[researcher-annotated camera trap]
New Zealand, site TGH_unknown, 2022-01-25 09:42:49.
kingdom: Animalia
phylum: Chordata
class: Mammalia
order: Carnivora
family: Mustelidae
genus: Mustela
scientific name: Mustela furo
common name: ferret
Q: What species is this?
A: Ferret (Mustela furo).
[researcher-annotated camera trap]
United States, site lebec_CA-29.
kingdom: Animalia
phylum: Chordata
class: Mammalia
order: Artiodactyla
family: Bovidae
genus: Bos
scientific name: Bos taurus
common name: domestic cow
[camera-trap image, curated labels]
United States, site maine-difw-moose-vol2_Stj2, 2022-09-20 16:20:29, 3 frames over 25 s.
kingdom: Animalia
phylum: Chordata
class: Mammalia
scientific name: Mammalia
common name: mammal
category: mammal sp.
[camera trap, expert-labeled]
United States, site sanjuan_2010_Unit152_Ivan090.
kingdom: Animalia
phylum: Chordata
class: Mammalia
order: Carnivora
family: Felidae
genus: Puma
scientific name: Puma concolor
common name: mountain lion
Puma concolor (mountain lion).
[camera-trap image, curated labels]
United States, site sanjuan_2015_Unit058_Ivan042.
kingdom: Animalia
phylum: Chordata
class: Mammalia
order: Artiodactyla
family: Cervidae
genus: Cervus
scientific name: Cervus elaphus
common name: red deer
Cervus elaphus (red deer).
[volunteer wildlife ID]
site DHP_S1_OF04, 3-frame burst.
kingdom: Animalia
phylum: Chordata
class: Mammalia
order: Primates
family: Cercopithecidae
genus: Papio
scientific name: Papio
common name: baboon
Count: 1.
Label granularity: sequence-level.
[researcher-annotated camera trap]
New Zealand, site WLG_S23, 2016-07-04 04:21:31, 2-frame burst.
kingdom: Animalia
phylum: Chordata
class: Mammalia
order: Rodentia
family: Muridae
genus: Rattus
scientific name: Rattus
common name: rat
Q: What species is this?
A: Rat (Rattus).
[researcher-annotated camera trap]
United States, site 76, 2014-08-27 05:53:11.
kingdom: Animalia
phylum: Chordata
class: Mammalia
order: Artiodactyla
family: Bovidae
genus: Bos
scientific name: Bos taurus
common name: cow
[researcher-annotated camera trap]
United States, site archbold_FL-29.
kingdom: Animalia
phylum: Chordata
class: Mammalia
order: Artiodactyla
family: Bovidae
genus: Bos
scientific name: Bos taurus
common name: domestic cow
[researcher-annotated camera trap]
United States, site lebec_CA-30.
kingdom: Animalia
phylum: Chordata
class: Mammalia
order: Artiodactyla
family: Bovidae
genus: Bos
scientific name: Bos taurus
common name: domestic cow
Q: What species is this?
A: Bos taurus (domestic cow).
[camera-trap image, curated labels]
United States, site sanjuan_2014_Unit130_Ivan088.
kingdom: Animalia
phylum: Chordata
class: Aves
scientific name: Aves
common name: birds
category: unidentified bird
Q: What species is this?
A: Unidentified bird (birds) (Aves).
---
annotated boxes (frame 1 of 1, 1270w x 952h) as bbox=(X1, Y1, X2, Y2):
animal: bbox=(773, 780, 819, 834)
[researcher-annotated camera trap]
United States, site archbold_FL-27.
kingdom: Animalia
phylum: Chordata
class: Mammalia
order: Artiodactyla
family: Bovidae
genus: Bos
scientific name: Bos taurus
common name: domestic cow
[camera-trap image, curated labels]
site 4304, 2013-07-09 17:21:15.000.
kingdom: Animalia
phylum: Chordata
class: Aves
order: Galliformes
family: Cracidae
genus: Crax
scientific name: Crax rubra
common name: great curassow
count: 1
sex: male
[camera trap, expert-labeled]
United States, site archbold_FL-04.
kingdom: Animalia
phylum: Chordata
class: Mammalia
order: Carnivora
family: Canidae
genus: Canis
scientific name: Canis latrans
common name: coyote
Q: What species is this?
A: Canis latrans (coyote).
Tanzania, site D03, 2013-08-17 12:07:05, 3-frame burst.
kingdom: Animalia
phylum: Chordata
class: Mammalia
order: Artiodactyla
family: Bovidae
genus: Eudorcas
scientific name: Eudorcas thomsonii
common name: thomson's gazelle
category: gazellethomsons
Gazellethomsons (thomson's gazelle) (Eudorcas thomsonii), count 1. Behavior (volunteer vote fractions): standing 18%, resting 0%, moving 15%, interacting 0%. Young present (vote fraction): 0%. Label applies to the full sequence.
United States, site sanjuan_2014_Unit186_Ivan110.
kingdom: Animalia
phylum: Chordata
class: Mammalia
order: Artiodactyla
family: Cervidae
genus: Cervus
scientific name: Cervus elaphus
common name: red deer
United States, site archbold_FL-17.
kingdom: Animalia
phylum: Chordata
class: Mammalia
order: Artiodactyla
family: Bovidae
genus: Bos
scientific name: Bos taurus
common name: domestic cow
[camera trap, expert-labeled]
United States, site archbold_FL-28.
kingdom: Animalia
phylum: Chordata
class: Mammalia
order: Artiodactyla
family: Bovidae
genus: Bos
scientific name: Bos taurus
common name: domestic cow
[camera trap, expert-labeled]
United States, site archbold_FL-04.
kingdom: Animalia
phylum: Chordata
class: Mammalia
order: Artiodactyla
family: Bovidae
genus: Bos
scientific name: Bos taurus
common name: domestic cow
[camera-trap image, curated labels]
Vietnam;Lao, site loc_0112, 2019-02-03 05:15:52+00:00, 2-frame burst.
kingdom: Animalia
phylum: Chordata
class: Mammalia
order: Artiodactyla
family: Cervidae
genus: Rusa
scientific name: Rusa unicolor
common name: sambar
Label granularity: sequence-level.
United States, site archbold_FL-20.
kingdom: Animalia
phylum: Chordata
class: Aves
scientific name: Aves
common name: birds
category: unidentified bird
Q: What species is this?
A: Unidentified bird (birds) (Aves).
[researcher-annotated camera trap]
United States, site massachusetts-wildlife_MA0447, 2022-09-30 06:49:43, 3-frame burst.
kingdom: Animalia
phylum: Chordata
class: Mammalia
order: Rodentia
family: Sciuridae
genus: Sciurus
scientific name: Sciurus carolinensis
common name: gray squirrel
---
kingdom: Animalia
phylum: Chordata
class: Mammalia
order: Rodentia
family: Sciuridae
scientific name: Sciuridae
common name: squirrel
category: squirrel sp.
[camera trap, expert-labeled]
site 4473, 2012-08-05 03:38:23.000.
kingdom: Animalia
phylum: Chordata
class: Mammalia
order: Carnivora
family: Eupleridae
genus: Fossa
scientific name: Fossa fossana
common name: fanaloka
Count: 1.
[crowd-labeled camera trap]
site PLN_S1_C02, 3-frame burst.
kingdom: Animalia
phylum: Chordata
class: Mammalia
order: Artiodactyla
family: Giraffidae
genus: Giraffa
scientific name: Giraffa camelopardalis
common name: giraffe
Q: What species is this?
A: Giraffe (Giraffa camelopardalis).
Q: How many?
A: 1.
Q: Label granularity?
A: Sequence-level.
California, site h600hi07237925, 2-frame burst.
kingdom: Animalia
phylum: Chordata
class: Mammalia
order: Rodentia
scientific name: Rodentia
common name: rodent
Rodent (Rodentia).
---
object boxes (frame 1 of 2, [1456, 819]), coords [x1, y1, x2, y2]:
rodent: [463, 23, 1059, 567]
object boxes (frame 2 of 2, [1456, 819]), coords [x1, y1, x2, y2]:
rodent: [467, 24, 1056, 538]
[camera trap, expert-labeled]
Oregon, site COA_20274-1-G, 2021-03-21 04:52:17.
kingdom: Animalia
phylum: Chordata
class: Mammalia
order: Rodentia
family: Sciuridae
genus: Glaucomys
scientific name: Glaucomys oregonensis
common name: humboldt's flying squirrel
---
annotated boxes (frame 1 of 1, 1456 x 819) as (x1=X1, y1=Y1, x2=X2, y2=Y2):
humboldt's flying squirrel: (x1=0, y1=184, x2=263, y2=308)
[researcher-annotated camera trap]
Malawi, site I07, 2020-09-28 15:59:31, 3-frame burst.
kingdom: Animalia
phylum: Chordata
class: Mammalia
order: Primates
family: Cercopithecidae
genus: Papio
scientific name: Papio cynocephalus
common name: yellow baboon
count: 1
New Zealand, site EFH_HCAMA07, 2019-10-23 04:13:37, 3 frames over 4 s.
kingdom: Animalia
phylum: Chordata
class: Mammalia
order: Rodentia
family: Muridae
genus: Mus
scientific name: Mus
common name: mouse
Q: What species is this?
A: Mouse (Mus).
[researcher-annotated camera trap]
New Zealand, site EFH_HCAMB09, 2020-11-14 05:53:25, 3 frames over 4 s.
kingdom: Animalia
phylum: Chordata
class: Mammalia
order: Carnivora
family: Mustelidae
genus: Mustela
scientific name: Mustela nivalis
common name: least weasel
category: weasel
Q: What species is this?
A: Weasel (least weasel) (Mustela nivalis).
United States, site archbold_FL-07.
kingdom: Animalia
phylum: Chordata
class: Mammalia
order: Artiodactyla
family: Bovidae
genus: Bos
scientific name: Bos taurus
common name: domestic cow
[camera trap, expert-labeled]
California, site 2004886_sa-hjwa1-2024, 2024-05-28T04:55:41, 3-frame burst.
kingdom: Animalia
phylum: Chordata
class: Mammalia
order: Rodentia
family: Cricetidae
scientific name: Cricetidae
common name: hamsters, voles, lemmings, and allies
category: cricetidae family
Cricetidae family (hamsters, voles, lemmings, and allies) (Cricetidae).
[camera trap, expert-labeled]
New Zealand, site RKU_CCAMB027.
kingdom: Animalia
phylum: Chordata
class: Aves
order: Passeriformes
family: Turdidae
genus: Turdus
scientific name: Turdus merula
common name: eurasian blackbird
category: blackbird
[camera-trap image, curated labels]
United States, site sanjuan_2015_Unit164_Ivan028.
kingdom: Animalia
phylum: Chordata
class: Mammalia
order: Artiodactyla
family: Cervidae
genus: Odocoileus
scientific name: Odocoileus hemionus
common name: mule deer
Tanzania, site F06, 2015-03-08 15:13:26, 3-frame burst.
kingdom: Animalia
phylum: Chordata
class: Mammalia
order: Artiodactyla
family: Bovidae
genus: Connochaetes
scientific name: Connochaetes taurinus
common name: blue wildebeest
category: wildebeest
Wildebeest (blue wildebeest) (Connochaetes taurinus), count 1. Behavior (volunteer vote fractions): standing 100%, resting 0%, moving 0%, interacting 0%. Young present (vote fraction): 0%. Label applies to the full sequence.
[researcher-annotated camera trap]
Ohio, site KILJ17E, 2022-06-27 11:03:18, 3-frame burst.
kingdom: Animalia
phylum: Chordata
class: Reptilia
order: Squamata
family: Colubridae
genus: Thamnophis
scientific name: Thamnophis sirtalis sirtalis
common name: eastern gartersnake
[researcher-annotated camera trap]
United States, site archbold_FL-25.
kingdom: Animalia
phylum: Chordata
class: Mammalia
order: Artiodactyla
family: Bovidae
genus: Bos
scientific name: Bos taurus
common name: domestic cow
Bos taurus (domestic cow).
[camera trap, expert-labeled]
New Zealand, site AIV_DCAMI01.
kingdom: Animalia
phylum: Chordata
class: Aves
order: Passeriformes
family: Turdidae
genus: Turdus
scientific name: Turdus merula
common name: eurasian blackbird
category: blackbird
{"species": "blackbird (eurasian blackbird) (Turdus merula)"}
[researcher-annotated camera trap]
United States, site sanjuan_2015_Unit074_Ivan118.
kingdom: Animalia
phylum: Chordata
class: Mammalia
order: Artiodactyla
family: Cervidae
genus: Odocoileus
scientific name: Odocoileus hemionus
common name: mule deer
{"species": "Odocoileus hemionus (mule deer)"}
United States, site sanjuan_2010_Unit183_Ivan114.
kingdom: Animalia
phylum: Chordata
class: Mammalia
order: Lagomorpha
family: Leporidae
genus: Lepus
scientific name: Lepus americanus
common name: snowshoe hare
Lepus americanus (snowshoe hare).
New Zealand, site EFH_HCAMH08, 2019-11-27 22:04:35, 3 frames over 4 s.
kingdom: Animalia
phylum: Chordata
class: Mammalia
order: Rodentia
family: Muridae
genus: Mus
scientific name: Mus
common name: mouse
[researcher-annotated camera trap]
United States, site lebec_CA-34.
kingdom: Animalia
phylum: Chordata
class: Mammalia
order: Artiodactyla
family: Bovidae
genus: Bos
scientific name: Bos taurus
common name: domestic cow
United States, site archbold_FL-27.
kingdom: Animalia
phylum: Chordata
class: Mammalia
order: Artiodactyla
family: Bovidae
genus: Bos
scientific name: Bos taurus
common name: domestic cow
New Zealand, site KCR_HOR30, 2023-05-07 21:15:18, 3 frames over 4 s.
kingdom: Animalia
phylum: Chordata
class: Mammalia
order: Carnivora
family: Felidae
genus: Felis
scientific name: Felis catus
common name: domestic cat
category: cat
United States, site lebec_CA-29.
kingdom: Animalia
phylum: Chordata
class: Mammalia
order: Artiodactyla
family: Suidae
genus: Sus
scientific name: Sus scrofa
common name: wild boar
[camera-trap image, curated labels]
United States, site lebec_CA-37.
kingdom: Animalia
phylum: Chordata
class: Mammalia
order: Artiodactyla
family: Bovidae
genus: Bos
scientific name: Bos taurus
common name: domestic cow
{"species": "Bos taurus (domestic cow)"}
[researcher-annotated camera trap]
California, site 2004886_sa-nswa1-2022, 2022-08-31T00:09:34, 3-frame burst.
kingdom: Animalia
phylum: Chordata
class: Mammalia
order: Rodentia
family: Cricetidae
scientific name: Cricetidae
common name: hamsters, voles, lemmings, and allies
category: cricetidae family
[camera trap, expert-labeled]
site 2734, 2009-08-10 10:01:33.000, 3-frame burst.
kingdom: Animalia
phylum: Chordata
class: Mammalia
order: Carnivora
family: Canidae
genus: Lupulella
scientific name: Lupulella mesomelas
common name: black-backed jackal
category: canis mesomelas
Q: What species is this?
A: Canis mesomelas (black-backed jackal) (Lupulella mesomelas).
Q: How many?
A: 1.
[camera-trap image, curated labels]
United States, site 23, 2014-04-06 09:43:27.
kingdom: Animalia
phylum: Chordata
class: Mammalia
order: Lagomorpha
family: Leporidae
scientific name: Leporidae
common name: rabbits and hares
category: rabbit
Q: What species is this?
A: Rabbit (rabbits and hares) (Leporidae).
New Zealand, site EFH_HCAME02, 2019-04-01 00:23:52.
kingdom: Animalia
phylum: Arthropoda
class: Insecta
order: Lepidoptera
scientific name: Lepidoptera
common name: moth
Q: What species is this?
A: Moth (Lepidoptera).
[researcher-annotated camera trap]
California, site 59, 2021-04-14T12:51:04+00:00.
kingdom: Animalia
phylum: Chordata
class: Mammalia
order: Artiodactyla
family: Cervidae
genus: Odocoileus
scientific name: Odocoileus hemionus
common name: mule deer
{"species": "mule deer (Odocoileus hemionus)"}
+ + + +
■ **Problem to work on**
Reproduce every line in the records above that contains the word "Mustela".

■ **Written answer**
genus: Mustela
scientific name: Mustela furo
A: Ferret (Mustela furo).
genus: Mustela
scientific name: Mustela nivalis
A: Weasel (least weasel) (Mustela nivalis).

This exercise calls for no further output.